● **TASK 1**: In the health news roundup, how many people were waiting at least 18 weeks from GP referral to treatment?
● **TASK 2**: Extract the passage of the health news roundup that begins at the words "Labour will undo" and stops after the words "responsibility from GPs.".
● **TASK 3**: Write what comes next in the health news roundup, picking up after its last sentence.

● **READING PASSAGE**:
- - - - - - -

Our roundup of the health news headlines on Thursday 17 November.

Labour will undo the NHS reforms if they are re-elected, says the Guardian. Shadow health secretary Andy Burnham committed the party to repealing all parts of the current health bill that turn the NHS into a market-based system in a speech on Wednesday.

'We will return the NHS to a national system based on the principle of collaboration on which it was founded in 1948,' he says. Although he does not go as far as his predecessor in his interview with Pulse earlier this year, where he said he would strip financial responsibility from GPs.

Still on politics, the Guardian is also among the papers reporting the Government´s crackdown on 'hidden' waiting lists. The health secretary, Andrew Lansley, has pledged that hospitals could face significant fines if they do not help those waiting beyond 18 weeks for treatment. Latest figures reveal that nearly 250,000 people were waiting at least 18 weeks from GP referral to treatment - around 10% of the total waiting for treatment.

- - - - - - -

● **Stored data entries**:

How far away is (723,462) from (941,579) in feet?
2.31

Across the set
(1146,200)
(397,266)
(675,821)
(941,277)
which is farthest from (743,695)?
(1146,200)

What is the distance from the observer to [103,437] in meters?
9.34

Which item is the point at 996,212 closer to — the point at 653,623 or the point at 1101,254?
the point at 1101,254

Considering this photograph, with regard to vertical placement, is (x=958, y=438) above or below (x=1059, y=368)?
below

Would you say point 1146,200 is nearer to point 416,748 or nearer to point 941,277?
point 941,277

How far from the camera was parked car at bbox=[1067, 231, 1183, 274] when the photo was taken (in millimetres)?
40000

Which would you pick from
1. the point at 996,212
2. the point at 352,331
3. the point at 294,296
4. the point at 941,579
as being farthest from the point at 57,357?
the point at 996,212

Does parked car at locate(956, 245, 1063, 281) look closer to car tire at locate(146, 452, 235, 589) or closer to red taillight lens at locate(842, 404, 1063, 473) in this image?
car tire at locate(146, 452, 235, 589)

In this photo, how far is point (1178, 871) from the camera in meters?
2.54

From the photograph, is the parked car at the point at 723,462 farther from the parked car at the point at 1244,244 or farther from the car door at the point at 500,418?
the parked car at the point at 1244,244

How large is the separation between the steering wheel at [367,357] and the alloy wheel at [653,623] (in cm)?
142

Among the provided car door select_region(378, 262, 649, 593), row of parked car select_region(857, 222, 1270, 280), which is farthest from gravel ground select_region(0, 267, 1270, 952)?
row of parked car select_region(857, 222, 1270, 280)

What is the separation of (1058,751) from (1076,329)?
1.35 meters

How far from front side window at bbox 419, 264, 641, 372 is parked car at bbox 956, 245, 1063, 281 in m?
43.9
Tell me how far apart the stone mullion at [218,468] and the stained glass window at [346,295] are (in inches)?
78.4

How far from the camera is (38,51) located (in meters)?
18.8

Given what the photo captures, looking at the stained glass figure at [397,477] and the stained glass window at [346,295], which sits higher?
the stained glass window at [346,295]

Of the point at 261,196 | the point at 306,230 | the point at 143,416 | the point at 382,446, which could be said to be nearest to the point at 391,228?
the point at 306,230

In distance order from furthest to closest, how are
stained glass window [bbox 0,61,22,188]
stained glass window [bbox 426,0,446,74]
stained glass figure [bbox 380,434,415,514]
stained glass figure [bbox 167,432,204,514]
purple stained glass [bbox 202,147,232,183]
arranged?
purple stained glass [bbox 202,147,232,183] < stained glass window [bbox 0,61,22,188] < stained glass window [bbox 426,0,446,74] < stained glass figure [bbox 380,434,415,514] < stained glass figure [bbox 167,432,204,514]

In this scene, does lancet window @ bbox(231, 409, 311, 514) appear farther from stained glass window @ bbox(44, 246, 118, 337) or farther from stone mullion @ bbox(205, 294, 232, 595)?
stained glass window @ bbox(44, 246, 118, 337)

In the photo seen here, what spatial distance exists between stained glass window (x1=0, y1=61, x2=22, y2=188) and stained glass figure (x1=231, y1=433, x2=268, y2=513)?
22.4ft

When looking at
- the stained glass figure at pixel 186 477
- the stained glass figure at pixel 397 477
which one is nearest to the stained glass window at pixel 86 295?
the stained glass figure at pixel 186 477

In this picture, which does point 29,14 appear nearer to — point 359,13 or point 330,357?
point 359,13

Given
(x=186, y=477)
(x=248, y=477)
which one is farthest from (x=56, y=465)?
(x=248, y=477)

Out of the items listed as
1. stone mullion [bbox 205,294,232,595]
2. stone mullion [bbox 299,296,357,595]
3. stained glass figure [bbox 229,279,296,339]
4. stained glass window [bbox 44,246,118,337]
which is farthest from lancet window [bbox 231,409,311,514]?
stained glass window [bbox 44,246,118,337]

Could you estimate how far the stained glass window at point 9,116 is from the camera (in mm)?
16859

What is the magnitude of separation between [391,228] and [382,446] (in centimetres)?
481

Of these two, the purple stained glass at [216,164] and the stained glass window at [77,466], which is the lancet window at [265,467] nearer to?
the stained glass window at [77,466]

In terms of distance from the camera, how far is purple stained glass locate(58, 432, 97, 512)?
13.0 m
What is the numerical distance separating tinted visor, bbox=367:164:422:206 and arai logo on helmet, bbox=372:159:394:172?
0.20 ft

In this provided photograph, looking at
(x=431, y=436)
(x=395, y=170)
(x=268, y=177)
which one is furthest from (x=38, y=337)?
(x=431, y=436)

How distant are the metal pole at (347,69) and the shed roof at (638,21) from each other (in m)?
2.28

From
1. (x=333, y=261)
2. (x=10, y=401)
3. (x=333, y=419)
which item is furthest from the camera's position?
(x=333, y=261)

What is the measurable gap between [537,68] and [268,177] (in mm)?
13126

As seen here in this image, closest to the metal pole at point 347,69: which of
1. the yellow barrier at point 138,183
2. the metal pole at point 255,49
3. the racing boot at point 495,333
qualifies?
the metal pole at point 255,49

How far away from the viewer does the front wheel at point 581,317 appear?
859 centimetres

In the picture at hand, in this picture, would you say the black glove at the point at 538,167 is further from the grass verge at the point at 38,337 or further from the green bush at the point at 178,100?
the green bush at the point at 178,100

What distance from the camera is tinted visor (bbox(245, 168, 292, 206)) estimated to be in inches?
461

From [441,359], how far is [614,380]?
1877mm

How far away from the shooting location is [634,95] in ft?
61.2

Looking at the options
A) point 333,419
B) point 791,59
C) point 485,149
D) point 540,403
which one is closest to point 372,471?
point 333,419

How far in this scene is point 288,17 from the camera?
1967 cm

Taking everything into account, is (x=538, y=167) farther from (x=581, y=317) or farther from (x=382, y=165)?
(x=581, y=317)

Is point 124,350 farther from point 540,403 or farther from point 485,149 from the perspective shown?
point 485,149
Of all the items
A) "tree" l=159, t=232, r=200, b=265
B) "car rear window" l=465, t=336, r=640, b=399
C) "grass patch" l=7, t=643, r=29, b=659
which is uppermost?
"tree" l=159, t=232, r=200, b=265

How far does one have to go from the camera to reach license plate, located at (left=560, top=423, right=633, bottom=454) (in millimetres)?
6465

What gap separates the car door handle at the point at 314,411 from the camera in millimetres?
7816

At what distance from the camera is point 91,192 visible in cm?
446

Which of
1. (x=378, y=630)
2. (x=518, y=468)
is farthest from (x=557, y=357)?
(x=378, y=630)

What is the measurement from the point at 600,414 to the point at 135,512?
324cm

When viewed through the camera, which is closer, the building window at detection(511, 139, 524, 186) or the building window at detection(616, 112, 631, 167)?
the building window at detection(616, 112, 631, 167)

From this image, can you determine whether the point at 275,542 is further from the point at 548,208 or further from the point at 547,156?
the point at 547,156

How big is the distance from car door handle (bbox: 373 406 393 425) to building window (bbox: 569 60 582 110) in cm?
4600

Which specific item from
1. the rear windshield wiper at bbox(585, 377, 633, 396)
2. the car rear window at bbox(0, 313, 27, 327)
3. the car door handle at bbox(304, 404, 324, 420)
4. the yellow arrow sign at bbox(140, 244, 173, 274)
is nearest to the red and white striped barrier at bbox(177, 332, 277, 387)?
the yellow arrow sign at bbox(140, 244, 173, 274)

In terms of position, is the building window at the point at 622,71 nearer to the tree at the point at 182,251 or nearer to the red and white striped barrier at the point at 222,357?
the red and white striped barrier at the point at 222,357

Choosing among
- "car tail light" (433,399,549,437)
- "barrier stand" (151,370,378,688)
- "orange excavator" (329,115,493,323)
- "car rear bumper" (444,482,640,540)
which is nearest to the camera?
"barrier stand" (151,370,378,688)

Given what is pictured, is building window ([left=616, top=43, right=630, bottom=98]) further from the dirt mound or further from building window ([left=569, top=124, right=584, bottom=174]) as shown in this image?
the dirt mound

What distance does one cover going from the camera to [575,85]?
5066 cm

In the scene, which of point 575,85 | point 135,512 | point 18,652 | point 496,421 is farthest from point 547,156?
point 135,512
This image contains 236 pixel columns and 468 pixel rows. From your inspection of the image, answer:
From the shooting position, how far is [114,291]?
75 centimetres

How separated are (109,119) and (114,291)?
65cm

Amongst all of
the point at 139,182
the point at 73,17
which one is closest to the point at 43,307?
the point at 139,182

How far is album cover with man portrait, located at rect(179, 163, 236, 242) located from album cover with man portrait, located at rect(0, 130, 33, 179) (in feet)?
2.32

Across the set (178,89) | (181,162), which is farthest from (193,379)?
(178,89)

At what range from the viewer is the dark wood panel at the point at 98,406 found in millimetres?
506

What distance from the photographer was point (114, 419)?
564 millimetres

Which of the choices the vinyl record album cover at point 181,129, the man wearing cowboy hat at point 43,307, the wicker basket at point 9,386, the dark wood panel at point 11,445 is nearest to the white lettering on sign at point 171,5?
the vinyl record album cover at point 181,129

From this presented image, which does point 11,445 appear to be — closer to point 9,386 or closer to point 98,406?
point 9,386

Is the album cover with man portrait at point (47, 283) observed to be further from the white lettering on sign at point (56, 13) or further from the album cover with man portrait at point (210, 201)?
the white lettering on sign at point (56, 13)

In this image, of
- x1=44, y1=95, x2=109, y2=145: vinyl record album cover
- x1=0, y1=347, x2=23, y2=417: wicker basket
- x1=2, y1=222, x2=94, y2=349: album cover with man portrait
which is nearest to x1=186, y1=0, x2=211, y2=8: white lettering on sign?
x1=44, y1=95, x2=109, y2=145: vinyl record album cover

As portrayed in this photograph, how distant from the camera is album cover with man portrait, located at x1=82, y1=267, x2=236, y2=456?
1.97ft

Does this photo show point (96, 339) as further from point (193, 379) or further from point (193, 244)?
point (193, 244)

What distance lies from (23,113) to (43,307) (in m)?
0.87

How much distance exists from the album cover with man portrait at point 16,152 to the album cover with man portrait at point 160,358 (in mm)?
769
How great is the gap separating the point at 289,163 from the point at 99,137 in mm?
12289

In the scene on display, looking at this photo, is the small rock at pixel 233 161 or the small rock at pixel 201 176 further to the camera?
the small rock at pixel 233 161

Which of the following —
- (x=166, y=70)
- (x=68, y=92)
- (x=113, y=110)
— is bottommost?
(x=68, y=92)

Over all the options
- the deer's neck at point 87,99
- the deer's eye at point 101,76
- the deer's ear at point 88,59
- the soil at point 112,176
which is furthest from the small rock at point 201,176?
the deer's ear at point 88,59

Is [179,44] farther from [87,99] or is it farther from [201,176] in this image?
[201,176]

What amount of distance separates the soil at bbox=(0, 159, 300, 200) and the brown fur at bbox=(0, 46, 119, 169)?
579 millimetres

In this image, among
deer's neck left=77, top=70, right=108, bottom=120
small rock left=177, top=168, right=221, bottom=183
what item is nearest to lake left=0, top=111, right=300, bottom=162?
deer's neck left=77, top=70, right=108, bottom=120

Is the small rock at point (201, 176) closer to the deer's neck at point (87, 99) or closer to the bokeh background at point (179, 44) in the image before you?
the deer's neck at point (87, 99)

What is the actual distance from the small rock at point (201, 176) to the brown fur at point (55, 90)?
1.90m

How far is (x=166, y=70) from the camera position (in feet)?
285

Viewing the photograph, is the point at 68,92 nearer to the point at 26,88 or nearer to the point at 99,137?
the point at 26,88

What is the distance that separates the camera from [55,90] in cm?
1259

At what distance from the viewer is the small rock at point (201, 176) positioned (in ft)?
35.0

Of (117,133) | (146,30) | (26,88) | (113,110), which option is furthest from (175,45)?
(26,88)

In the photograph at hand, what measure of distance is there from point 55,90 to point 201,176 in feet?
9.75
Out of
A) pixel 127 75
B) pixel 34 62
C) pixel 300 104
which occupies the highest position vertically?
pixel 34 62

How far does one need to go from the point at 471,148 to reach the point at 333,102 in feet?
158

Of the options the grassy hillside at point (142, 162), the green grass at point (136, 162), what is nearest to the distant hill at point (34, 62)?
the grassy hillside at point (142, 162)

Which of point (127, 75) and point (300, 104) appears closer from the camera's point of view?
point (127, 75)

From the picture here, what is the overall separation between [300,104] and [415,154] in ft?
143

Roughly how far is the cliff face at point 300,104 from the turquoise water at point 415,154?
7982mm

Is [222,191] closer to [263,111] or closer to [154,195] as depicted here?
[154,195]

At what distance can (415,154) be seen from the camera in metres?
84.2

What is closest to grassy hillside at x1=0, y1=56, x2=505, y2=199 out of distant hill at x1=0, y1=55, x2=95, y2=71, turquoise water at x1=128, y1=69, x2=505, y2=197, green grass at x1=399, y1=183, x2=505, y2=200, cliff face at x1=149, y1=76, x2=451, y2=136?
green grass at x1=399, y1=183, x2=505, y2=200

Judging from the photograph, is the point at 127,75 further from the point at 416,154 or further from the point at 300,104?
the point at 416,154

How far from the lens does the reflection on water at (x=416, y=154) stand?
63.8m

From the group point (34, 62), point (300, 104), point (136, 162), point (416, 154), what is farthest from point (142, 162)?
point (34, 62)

- - - - - - -

● **ANSWER BOX 1**: Nearly 250,000 people were waiting at least 18 weeks.

● **ANSWER BOX 2**:
Labour will undo the NHS reforms if they are re-elected, says the Guardian. Shadow health secretary Andy Burnham committed the party to repealing all parts of the current health bill that turn the NHS into a market-based system in a speech on Wednesday.

'We will return the NHS to a national system based on the principle of collaboration on which it was founded in 1948,' he says. Although he does not go as far as his predecessor in his interview with Pulse earlier this year, where he said he would strip financial responsibility from GPs.

● **ANSWER BOX 3**:
Most of the papers carry the story that 'posh' salt is no better for you than table salt. The Daily Mail says it can also be 19 times more expensive. A study by the Consensus Action on Salt and Health analysed seven salt products available from supermarkets and online, a selection of rock and sea salts and one table salt. But 'posh' salts - contained almost as much sodium chloride and were therefore just as potentially damaging to health as  table salt despite claims that they are better for you as they contain minerals and are 'natural', the paper says.

The other health story in most of todays papers is that one in 12 adolescents self harm. According to the Daily Telegraph, nine out of ten self-harmers grow out of the problem by the time they are 20. British and Australian researchers questioned 1,800 Australian 14-year-olds about self-harming at nine stages, ending in their late twenties. They found that most teenage self-harmers began cutting, burning or otherwise causing themselves serious hurt at the age of 14 or 15, and that by their 20s nine out of ten ten had stopped doing so.